== Given data

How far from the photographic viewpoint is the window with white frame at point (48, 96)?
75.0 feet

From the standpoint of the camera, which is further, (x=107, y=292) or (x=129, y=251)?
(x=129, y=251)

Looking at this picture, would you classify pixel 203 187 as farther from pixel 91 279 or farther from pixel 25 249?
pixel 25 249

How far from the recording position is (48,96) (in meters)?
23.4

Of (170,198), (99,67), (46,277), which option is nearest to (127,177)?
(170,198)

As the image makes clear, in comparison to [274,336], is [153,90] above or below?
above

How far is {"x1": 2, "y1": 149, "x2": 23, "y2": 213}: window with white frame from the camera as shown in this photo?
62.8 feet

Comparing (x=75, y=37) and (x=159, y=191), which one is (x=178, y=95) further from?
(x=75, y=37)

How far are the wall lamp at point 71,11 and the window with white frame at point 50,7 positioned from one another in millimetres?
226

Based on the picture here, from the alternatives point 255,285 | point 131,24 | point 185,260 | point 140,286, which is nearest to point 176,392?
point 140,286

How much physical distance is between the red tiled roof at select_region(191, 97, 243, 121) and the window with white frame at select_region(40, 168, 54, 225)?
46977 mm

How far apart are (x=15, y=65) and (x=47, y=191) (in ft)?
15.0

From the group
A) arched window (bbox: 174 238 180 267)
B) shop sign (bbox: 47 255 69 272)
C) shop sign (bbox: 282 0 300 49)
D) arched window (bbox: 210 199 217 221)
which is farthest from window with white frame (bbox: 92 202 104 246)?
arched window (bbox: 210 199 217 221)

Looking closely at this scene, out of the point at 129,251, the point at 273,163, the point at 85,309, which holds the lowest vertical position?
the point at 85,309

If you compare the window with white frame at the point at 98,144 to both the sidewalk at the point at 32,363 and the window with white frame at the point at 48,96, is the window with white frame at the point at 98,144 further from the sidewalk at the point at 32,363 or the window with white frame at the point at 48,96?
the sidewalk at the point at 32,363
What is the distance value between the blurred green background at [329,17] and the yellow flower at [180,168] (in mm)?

====

▶ Task instructions
Take the line in which "Looking closely at" occurs and each subsequent line through the end; give these lines again without alteration.

▶ Solution for this task
Looking closely at this scene, out of the point at 129,251, the point at 273,163, the point at 85,309, which holds the lowest vertical position?
the point at 85,309

If you compare the window with white frame at the point at 98,144 to both the sidewalk at the point at 32,363 and the window with white frame at the point at 48,96, is the window with white frame at the point at 98,144 further from the sidewalk at the point at 32,363 or the window with white frame at the point at 48,96?
the sidewalk at the point at 32,363
What is the distance value between the blurred green background at [329,17] and the yellow flower at [180,168] (in mm)?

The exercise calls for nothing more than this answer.